* [WHAT THE TASK ASKS] Images appear in the records below; leave them out and repeat everything else exactly.

━━━━━━━━

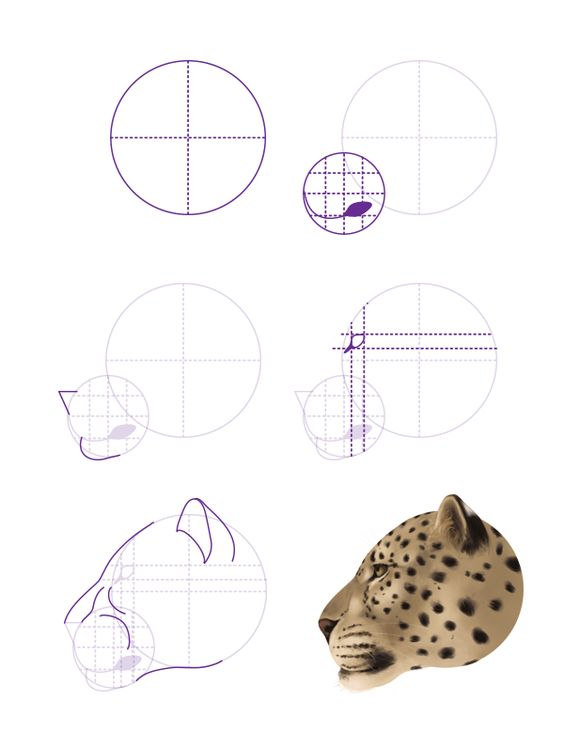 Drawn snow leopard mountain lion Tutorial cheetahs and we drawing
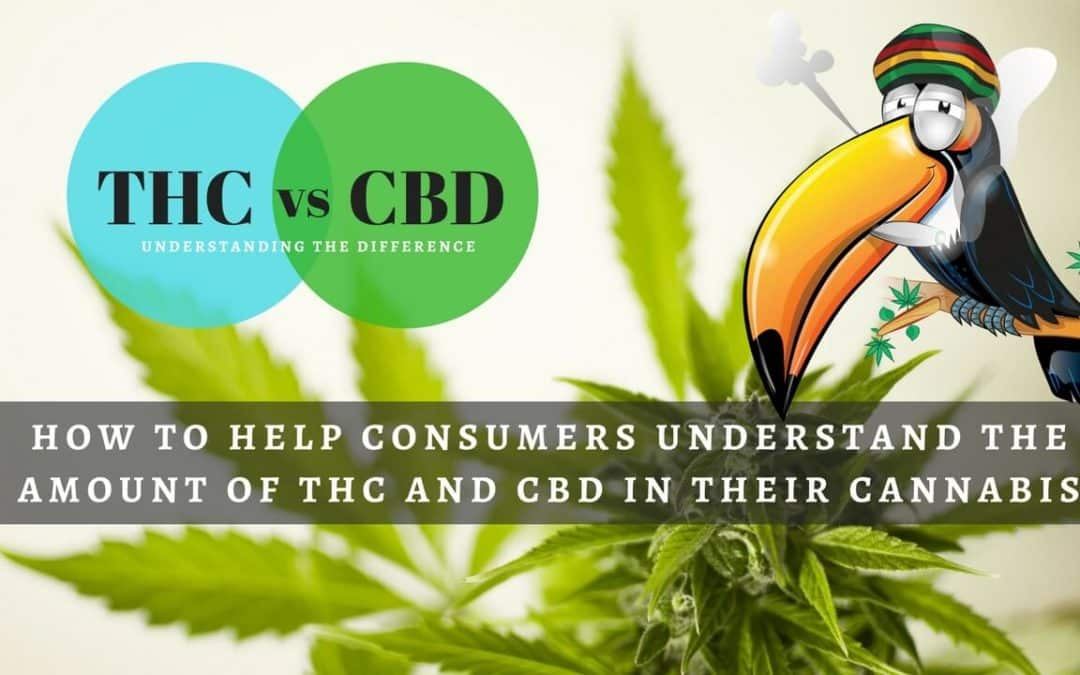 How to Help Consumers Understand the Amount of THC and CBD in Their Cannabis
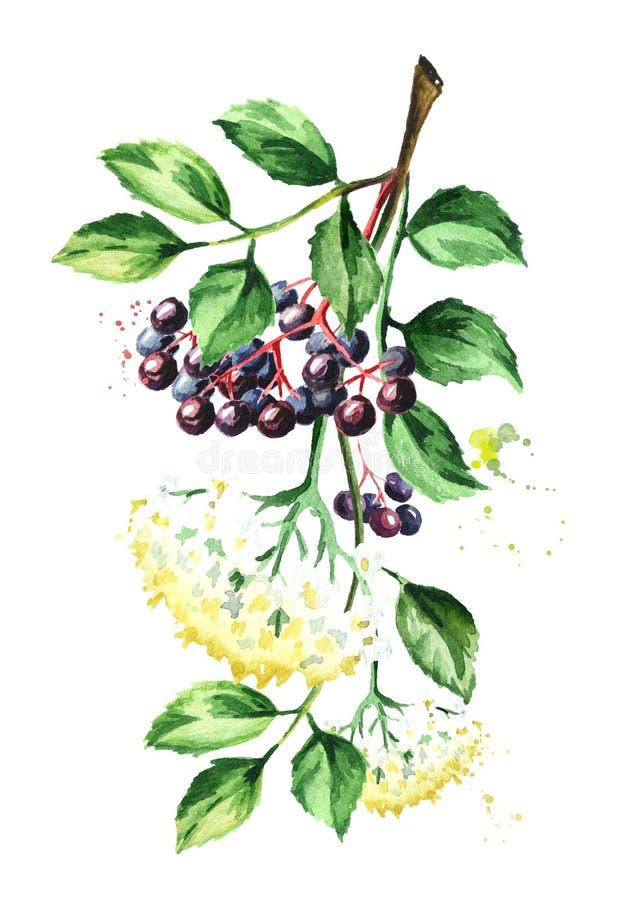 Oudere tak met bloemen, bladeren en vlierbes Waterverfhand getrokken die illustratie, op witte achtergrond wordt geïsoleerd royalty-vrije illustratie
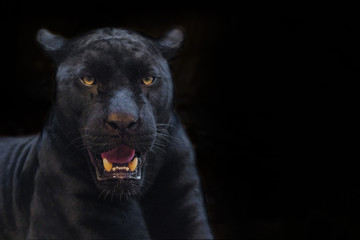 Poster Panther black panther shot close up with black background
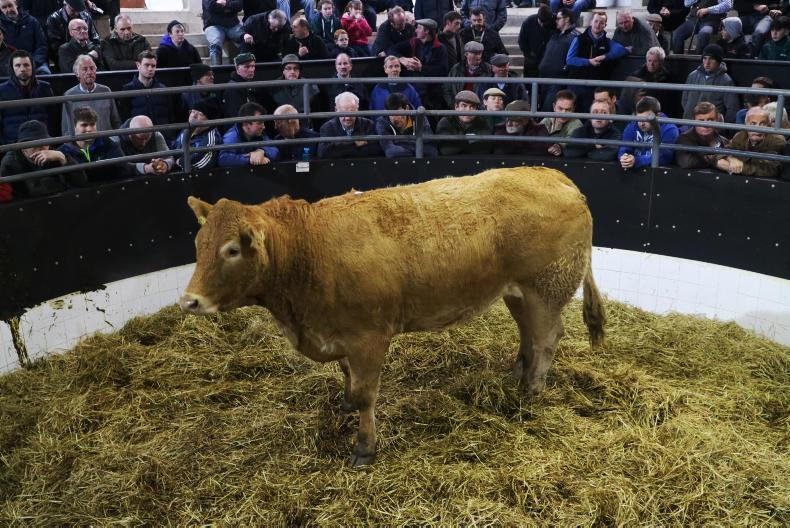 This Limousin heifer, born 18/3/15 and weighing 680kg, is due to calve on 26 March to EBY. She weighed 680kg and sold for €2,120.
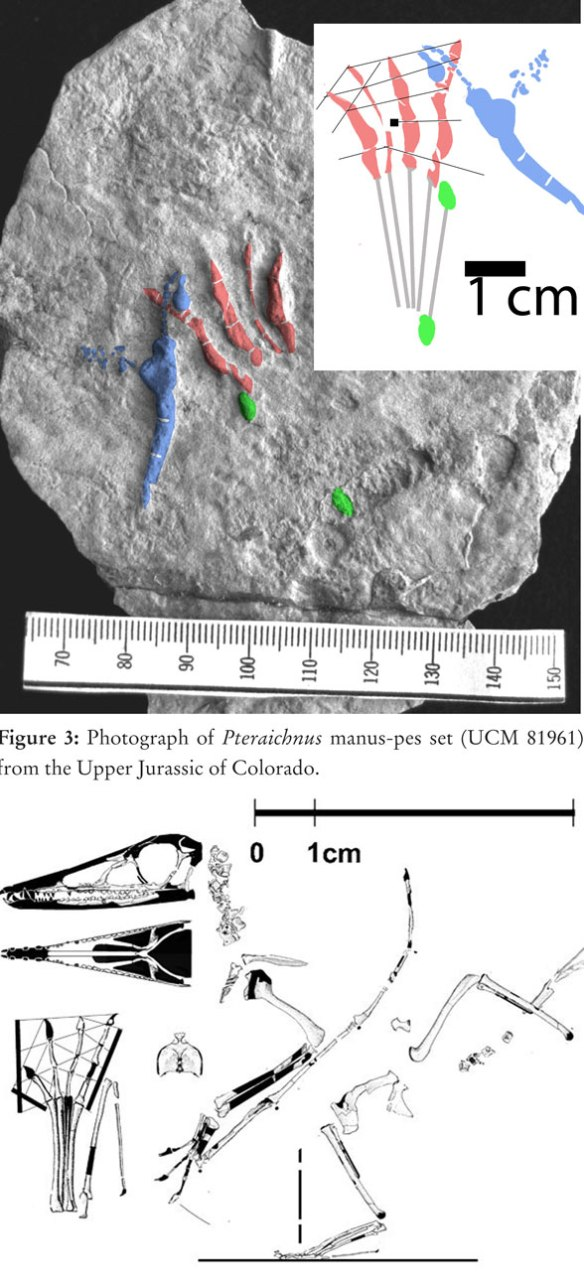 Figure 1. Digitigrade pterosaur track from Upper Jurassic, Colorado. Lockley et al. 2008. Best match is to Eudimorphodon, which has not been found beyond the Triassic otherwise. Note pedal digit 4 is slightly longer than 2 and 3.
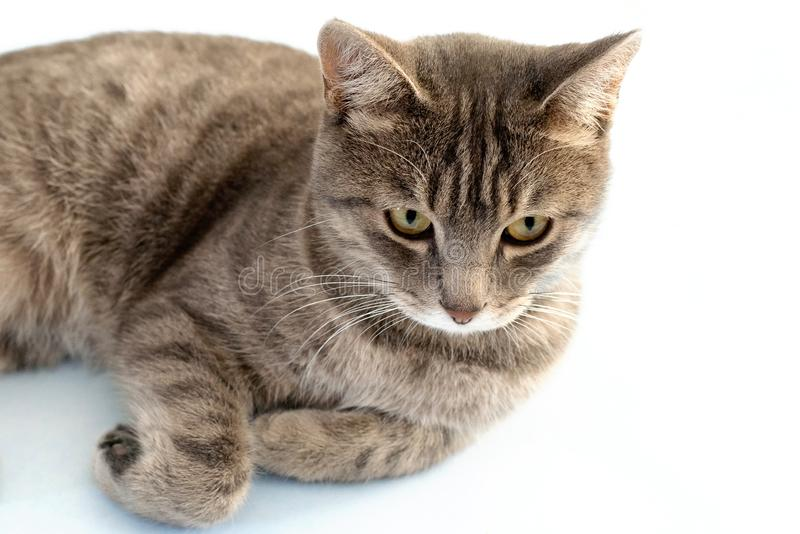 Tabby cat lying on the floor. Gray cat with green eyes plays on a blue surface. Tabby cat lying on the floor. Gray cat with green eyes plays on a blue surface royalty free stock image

━━━━━━━━

* [OUTPUT OF THE TASK]
 Drawn snow leopard mountain lion Tutorial cheetahs and we drawing
 How to Help Consumers Understand the Amount of THC and CBD in Their Cannabis
 Oudere tak met bloemen, bladeren en vlierbes Waterverfhand getrokken die illustratie, op witte achtergrond wordt geïsoleerd royalty-vrije illustratie
 Poster Panther black panther shot close up with black background
 This Limousin heifer, born 18/3/15 and weighing 680kg, is due to calve on 26 March to EBY. She weighed 680kg and sold for €2,120.
 Figure 1. Digitigrade pterosaur track from Upper Jurassic, Colorado. Lockley et al. 2008. Best match is to Eudimorphodon, which has not been found beyond the Triassic otherwise. Note pedal digit 4 is slightly longer than 2 and 3.
 Tabby cat lying on the floor. Gray cat with green eyes plays on a blue surface. Tabby cat lying on the floor. Gray cat with green eyes plays on a blue surface royalty free stock image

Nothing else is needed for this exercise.